The Socialist Party is proposing higher taxes for Spain’s wealthiest individuals and corporations as an alternative to more spending cuts that affect Spaniards as a whole. Opposition leaders are also talking about a “social sustainability law” that would preserve some public services from the widespread cost-cutting aimed at bringing down the public deficit to meet EU criteria.
Socialist leader Alfredo Pérez Rubalcaba put these ideas on the table at his first federal committee as party secretary general; Sunday’s meeting also served to mark a new turn in the opposition’s attitude towards the conservative government of Mariano Rajoy, said sources who were present.
From now on, the PSOE will stop “reaching out” to the government and instead “build an enormous wall to defend the welfare state,” said Rubalcaba’s top aide, Elena Valenciano. “We still think that the country needs broad agreements, but we have no margin. They have let us know that they want no help, no agreements and no dialogue.”

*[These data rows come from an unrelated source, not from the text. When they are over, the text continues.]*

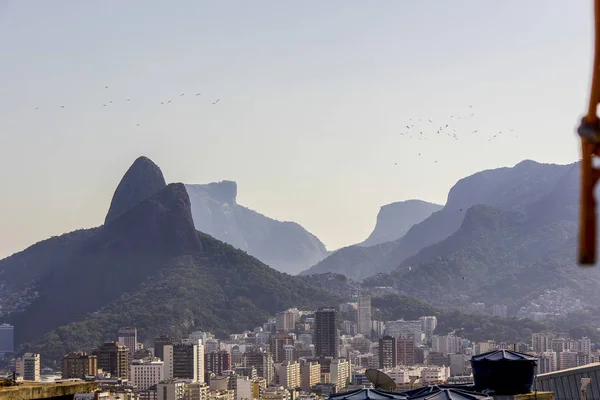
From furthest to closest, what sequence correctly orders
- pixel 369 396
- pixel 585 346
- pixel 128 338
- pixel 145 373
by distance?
pixel 128 338, pixel 585 346, pixel 145 373, pixel 369 396

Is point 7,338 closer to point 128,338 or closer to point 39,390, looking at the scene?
point 128,338

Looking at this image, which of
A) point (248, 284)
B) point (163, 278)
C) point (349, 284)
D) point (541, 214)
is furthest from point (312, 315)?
point (541, 214)

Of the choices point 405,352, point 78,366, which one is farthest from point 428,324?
point 78,366

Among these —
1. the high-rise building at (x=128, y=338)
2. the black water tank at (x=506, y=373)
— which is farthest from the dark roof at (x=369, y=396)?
the high-rise building at (x=128, y=338)

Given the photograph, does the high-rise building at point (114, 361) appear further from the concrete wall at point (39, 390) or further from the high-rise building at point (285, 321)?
the concrete wall at point (39, 390)

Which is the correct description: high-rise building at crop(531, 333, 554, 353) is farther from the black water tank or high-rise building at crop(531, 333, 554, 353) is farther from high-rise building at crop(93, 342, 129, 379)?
the black water tank

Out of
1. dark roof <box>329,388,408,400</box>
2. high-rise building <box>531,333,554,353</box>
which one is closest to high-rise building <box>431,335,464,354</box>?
high-rise building <box>531,333,554,353</box>

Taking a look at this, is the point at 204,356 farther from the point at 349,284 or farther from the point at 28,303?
the point at 349,284
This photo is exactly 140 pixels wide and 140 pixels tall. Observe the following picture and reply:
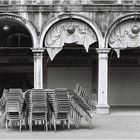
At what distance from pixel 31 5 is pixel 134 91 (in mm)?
8521

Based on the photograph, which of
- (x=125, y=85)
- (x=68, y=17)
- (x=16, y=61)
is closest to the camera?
(x=68, y=17)

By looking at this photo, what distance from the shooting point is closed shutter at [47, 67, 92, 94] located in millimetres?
27156

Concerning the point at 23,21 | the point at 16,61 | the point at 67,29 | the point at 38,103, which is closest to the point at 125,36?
the point at 67,29

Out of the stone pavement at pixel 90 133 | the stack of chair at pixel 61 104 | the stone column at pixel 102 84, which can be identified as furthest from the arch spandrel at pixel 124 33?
the stack of chair at pixel 61 104

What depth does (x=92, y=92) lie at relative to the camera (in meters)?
27.0

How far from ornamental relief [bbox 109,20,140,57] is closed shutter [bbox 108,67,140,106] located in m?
4.78

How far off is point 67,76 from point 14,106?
12203 mm

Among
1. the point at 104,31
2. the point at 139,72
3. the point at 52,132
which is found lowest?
the point at 52,132

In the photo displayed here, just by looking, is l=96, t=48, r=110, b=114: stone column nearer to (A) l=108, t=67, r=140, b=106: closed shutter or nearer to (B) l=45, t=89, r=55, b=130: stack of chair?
(A) l=108, t=67, r=140, b=106: closed shutter

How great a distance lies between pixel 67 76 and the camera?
27266 mm

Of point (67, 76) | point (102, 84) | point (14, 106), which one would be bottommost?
point (14, 106)

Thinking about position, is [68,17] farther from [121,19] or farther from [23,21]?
[121,19]

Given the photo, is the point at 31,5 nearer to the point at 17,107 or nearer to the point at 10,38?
the point at 10,38

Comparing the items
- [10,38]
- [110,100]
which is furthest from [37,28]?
[110,100]
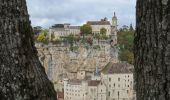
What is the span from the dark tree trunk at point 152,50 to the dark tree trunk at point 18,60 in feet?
1.14

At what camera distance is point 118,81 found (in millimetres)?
41312

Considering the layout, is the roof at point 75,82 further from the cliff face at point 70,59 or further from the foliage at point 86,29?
the foliage at point 86,29

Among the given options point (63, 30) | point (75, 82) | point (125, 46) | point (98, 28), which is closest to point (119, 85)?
point (75, 82)

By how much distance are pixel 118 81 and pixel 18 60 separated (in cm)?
3940

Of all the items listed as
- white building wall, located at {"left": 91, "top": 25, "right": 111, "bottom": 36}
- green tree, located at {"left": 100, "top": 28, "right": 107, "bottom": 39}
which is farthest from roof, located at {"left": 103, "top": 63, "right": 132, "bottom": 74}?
white building wall, located at {"left": 91, "top": 25, "right": 111, "bottom": 36}

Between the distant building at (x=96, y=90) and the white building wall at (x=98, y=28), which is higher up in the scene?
the white building wall at (x=98, y=28)

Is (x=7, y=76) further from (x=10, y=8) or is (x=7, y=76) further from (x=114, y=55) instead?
(x=114, y=55)

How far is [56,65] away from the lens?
46.5 m

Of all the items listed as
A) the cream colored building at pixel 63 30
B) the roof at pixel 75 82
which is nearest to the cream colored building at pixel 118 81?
the roof at pixel 75 82

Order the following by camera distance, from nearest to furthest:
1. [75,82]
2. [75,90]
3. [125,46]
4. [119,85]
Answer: [75,90], [75,82], [119,85], [125,46]

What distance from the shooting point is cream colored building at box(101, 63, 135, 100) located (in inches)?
1587

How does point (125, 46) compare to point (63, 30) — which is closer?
point (125, 46)

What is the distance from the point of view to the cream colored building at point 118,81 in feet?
132

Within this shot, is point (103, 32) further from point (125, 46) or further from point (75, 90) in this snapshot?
point (75, 90)
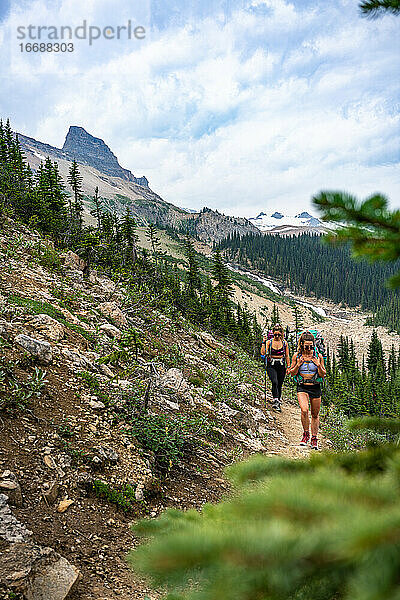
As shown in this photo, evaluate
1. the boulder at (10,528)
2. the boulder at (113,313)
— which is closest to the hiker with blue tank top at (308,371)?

The decision does away with the assertion that “lowering taxes is leftist,” as coined by the Socialists when they were in power during boom times. Now, Rubalcaba wants “an in-depth change” in the fiscal system to introduce a tax for the largest fortunes, more taxes for the Sicav instruments used by the wealthy to manage their money, limits to personal income deductions and a change to corporate tax, the same sources told EL PAÍS.
Rubalcaba also said that the likely bailout of Spain will be “Rajoy’s certificate of incompetence.”
Rubalcaba was the number-two man in the previous Socialist government that made significant spending cuts to keep the specter of a bailout at bay, something that is thought to have played a role in his defeat to Rajoy in last November’s elections.